Problem 1 you would have with almost any convertible rear facing as they need to be reclined...nothing you can do about it. Sorry








Problem 2 cannot be solved until he is a little older and can climb in himself around age 1 1/2 like my daughter does. Again I do understand, but the wings do provide extra protection for his tender little head so it is probably worth the hassle in the long run. Sorry








Problem 3 and 4 can be solved by having him sit fully upright in the seat when you are buckling as I seem to have a harder time if my daughter is slouched. Also it is a lot easier if you loosen the straps considerably and thereby give yourself more slack for reaching the crotch part. I have no idea why your straps are twisting as I absolutely never have that problem and it is a huge car seat pet peeve of mine...maybe try moving the HUGS harness higher on the straps to avoid this. I also have no trouble with the buckle release button, but also do not have long nails...maybe some WD40?...no clue lol








No car seat is perfect, but I do find that my Boulevard avoids many of the issues I have with other seats especially as far as twisty straps go. It certainly is not as easy to buckle and unbuckle as the cheap $40 one my sister has in her car...but it is by far safer and on the bright side your toddler will not be able to maneuver out of the straps or undo the buckles himself mid-drive.
Sorry I couldn't offer you more solutions, but I don't think any others exist









Quote:


Originally Posted by *Chamomile Girl* 
OK, a recent thread that discussed Britax seats inspired me to ask you ladies for help as most folks do not seem to have the issues with their seats that I do with mine.

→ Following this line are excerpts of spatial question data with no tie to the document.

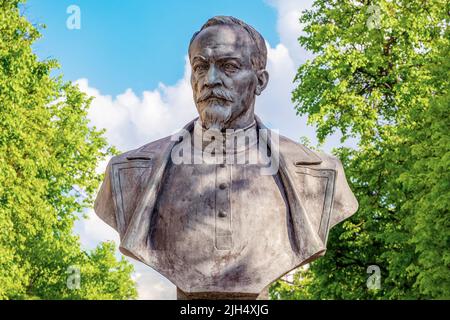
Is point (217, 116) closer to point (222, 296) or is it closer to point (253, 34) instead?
point (253, 34)

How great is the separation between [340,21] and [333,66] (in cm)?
214

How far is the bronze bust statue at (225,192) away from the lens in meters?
6.89

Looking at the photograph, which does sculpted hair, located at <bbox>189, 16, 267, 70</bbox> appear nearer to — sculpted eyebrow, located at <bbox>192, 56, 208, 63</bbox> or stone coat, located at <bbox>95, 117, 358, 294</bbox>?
sculpted eyebrow, located at <bbox>192, 56, 208, 63</bbox>

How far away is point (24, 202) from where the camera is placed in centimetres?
2338

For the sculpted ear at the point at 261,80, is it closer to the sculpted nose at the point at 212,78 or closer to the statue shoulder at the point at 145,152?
the sculpted nose at the point at 212,78

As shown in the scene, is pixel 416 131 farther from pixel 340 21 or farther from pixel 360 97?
pixel 340 21

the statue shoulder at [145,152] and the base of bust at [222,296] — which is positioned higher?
the statue shoulder at [145,152]

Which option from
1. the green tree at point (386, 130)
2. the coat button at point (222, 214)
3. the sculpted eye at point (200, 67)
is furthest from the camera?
the green tree at point (386, 130)

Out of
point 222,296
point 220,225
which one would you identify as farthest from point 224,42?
point 222,296

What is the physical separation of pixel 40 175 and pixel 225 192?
62.1ft

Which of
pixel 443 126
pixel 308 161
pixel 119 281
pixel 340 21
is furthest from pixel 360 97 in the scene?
pixel 308 161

My kid is only 5 months old, but he's big...pushing 20 inches...so the bucket seat is uncomfortable for him. We got this Britax as a gift (because its what I asked for) before kidling was born, and before I knew anything about babies or carseats. I installed it about two weeks ago and have had nothing but grief from it ever since.

Here are a couple of pictures of the current installation.

Problem one: Its so bloody big that it seriously cramps the front seat room. Both my husband and I have long legs so now we fight over who gets to drive.

Problem two: The "wings" of the seat seriously impede getting the kid into it. Its really hard!

Problem three: The seat part is so deep that kidlet doesn't really fit down into it with his cotton diapers on. Nor with pants that fasten in front, although that is easier as I can unfasten them. He is only comfy with a slim insert diaper over soft pants.

Problem four: Getting the darn thing buckled (and unbuckled!) is an Olympic sport. The buckle part that goes between his legs is way too short (cloth diapers again?) and the straps tend to twist (which I hear is an issue with all seats), plus I have already broken two nails trying to push the buckle release button down. grrrrrr....

This fiasco is all taking place in a 96 Honda Accord without latch (if that makes a difference).

Help me Obiwan MDCKenobe! You're my only hope!


----------



## artgoddess (Jun 29, 2004)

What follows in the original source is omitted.